╭──
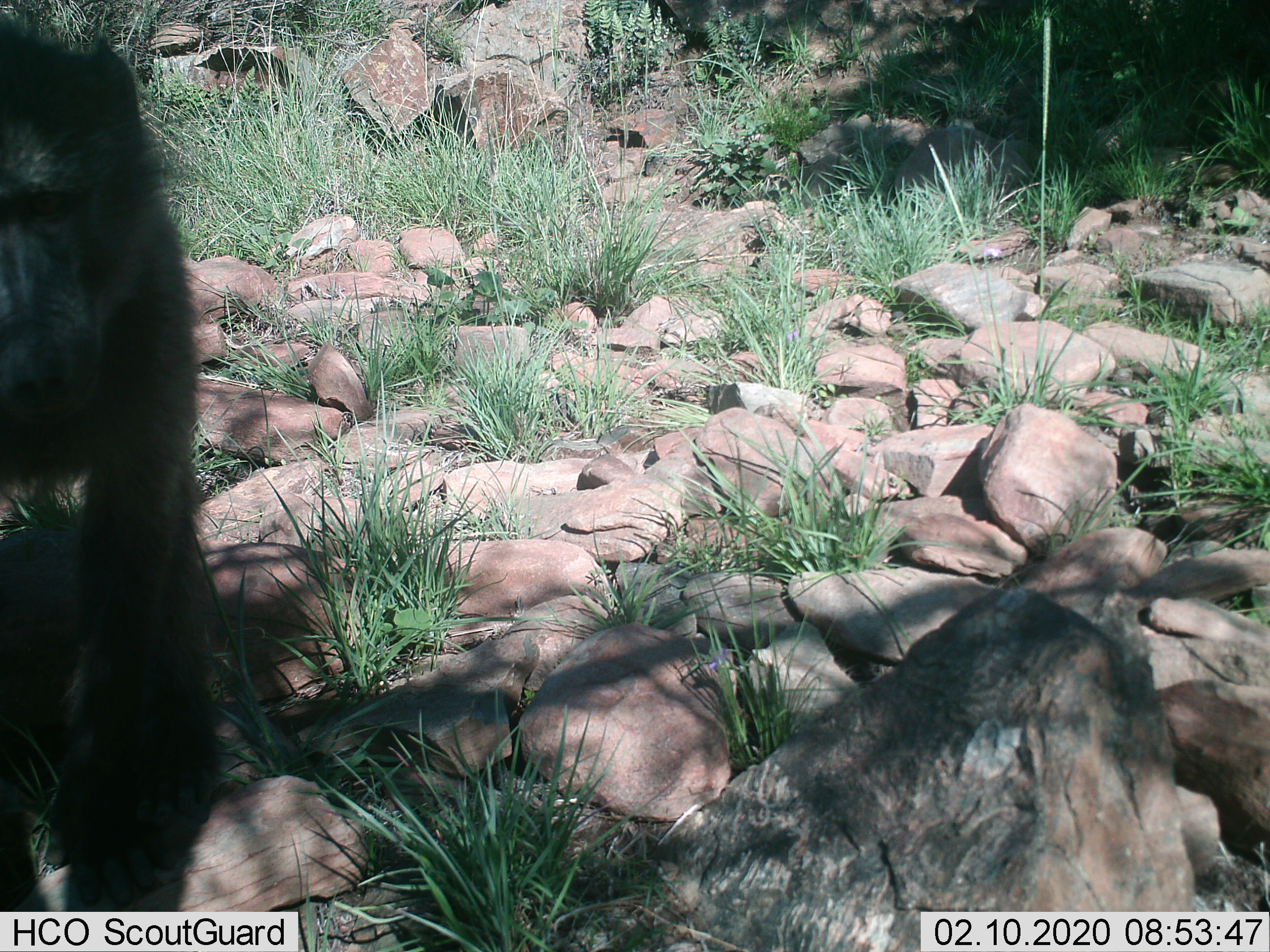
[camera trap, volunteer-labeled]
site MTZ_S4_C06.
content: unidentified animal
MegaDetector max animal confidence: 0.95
╰──
=== TASK BRIEF ===
Would you transcribe, unchanged, every line of the material from the one containing "site MTZ_S4_C06." to the very end, including both, and nothing else?

=== EXERCISE RESPONSE ===
site MTZ_S4_C06.
content: unidentified animal
MegaDetector max animal confidence: 0.95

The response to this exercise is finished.